Mais selon une étude de l'Université de Chicago auprès de 38 économistes, une écrasante majorité doute que cela dope l'expansion économique et quasiment tous craignent un gonflement majeur de la dette du pays. On sait déjà, selon la Commission parlementaire conjointe sur la fiscalité, que la loi va réduire les recettes de l'État de 1000 milliards de dollars sur dix ans et augmenter d'autant à une dette publique qui atteint 20 000 milliards de dollars.

La querelle prend parfois un ton brutal comme sous la plume de Robert Reich, l'ancien secrétaire au travail du président Clinton qui, dans une tribune, se demande si Steven Mnuchin est « un bouffon ou un valet » et l'accuse de « mentir » sur les bienfaits de la refonte des impôts.

Il cite le Tax Policy Center, qui contrairement au gouvernement, affirme que d'ici 2027, les bénéfices de la loi iront aux 1 % les plus riches tandis que la classe moyenne aisée paiera plus et les moins nantis recevront de modestes réductions.

Mais pour Douglas Holtz-Eakin, un des économistes signataires de la lettre de soutien à la réforme interrogé par l'AFP, le nouveau code fiscal vise d'abord à « améliorer la capacité de l'économie américaine à produire ». La réforme veut promouvoir « une croissance de l'offre [l'outil de production] plutôt que la demande [les consommateurs] », explique-t-il.

Bonus pour les entreprises

La loi privilégie d'abord les entrepreneurs. Le taux d'imposition des entreprises actuellement de 35 % est descendu à 20 % « dans la moyenne des pays de l'OCDE ». Ce taux de 35 % est toutefois « statutaire » car en tenant compte des déductions offertes aux entreprises, le taux d'imposition « effectif » aux États-Unis avant la réforme est déjà plus proche de 21 %, selon d'autres économistes.

Autre encouragement aux entreprises : les sociétés en nom propre, qui constituent la moitié des revenus des corporations dans le pays et 90 % des petites entreprises, vont aussi bénéficier d'une forte réduction de leurs taxes.

Enfin, les multinationales seront invitées à rapatrier aux États-Unis leurs bénéfices détenus à l'étranger à un taux préférentiel.

« Tout cela sont des incitations à innover, investir et à le faire aux États-Unis », résume M. Holtz-Eakin de l'American Action Forum, assurant que ces dépenses en capital vont dynamiser la productivité, clé de la croissance.

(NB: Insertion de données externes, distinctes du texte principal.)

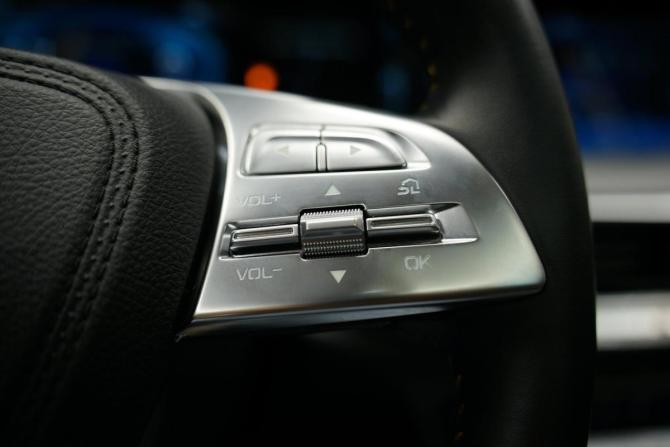 FAW Bestune T77 I с пробегом 2024 года, цена 2 090 000 рублей, 8749 км, внедорожник, Автокод Объявления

Le raisonnement de l'administration est qu'ensuite les salariés devraient en profiter alors que les rémunérations des travailleurs américains stagnent en termes réels (en tenant compte de l'inflation) depuis trois décennies.

« Ce n'est pas qu'on compte sur les entreprises pour répercuter les coupes d'impôts vers les salariés par bonté de coeur », admet l'économiste.

« Mais on compte sur l'investissement pour rendre les travailleurs plus productifs et sur les entreprises pour entrer en compétition pour conserver ces travailleurs. La concurrence du marché les forcera à les payer mieux », promet-il.

D'autres s'interrogent sur le moment choisi d'une telle relance fiscale alors que la première économie mondiale est proche du plein emploi (taux de chômage à 4,1 %) et que la Réserve fédérale (Fed) guette l'inflation au coin du bois, le doigt sur la gâchette pour remonter les taux d'intérêt et éviter une surchauffe.

Le patron de Goldman Sachs, Lloyd Blankfein a exprimé des doutes récemment : « je ne peux pas dire que ce soit le moment où vous voulez déployer ce gros stimulus sur le marché alors qu'on tourne quasiment à plein emploi » et que le PIB affiche plus de 3 % de croissance.

Mais pour M. Holtz-Eakin, « vu l'état de compétitivité de l'économie américaine, il est dangereux d'attendre ».